WHAT THIS TASK INVOLVES → Restate all entries exactly. Skip the images.

Page images and extracted text:
====================
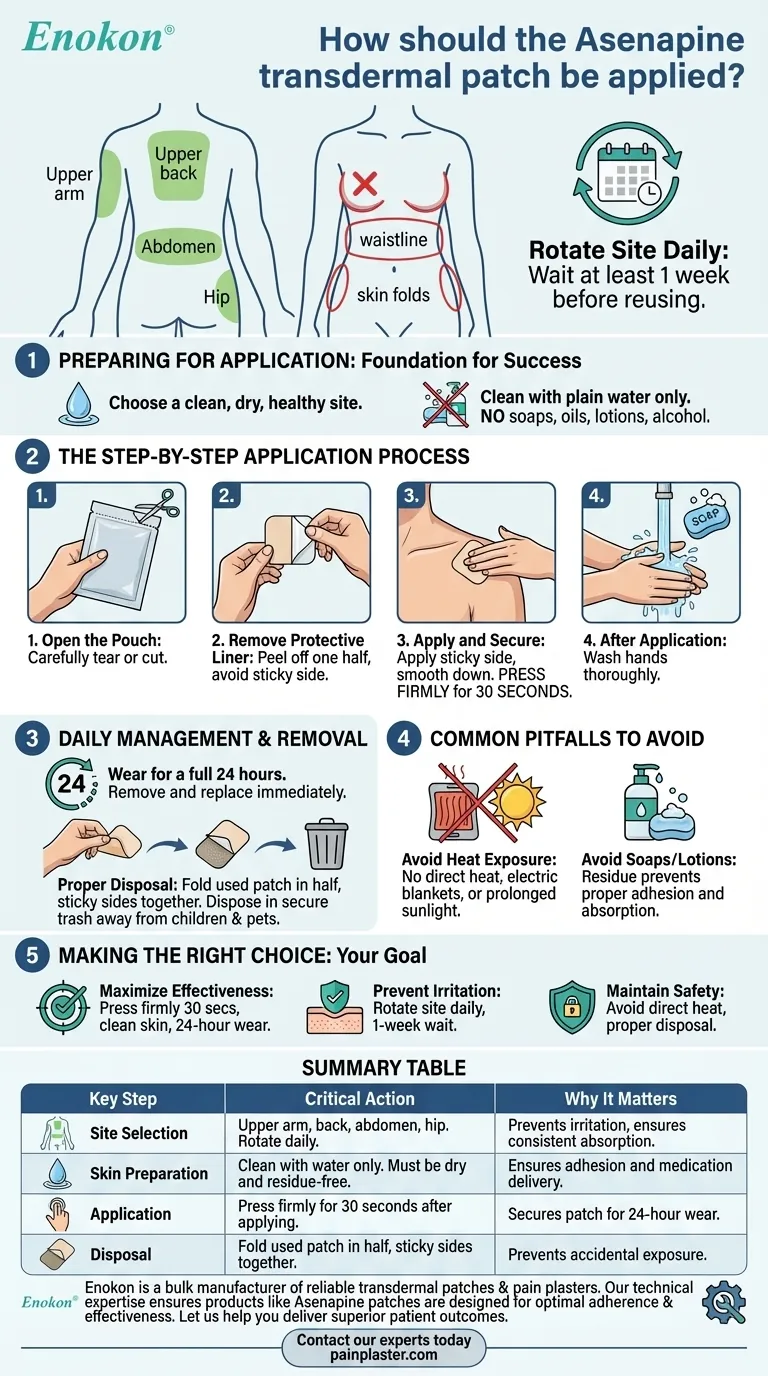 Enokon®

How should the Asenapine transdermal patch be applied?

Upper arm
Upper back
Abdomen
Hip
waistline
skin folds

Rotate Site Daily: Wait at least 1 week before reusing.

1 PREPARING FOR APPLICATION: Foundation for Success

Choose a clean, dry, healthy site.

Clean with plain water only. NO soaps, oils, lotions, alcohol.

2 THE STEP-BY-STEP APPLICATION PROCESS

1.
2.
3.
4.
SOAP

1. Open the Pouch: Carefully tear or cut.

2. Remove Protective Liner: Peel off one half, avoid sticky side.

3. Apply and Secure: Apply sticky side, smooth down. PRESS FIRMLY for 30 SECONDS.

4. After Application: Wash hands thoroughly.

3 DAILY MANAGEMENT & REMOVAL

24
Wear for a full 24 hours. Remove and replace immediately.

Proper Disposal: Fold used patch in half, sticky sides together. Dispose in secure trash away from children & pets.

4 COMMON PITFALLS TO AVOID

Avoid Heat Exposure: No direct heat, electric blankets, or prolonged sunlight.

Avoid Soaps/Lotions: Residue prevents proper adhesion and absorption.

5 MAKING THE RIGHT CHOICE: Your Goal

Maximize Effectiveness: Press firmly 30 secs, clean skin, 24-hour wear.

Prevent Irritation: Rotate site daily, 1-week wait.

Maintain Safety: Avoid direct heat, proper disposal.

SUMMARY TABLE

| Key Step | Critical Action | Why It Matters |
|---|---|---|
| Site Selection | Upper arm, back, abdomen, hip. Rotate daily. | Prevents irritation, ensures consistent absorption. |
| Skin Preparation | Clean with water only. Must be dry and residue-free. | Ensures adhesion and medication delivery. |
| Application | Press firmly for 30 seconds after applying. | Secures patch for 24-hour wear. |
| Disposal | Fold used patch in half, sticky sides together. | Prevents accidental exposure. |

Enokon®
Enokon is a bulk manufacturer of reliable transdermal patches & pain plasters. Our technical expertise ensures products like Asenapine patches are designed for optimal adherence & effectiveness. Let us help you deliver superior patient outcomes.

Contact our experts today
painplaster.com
====================
SOLUTION BELOW →
 Enokon®

How should the Asenapine transdermal patch be applied?

Upper arm
Upper back
Abdomen
Hip
waistline
skin folds

Rotate Site Daily: Wait at least 1 week before reusing.

1 PREPARING FOR APPLICATION: Foundation for Success

Choose a clean, dry, healthy site.

Clean with plain water only. NO soaps, oils, lotions, alcohol.

2 THE STEP-BY-STEP APPLICATION PROCESS

1.
2.
3.
4.
SOAP

1. Open the Pouch: Carefully tear or cut.

2. Remove Protective Liner: Peel off one half, avoid sticky side.

3. Apply and Secure: Apply sticky side, smooth down. PRESS FIRMLY for 30 SECONDS.

4. After Application: Wash hands thoroughly.

3 DAILY MANAGEMENT & REMOVAL

24
Wear for a full 24 hours. Remove and replace immediately.

Proper Disposal: Fold used patch in half, sticky sides together. Dispose in secure trash away from children & pets.

4 COMMON PITFALLS TO AVOID

Avoid Heat Exposure: No direct heat, electric blankets, or prolonged sunlight.

Avoid Soaps/Lotions: Residue prevents proper adhesion and absorption.

5 MAKING THE RIGHT CHOICE: Your Goal

Maximize Effectiveness: Press firmly 30 secs, clean skin, 24-hour wear.

Prevent Irritation: Rotate site daily, 1-week wait.

Maintain Safety: Avoid direct heat, proper disposal.

SUMMARY TABLE

| Key Step | Critical Action | Why It Matters |
|---|---|---|
| Site Selection | Upper arm, back, abdomen, hip. Rotate daily. | Prevents irritation, ensures consistent absorption. |
| Skin Preparation | Clean with water only. Must be dry and residue-free. | Ensures adhesion and medication delivery. |
| Application | Press firmly for 30 seconds after applying. | Secures patch for 24-hour wear. |
| Disposal | Fold used patch in half, sticky sides together. | Prevents accidental exposure. |

Enokon®
Enokon is a bulk manufacturer of reliable transdermal patches & pain plasters. Our technical expertise ensures products like Asenapine patches are designed for optimal adherence & effectiveness. Let us help you deliver superior patient outcomes.

Contact our experts today
painplaster.com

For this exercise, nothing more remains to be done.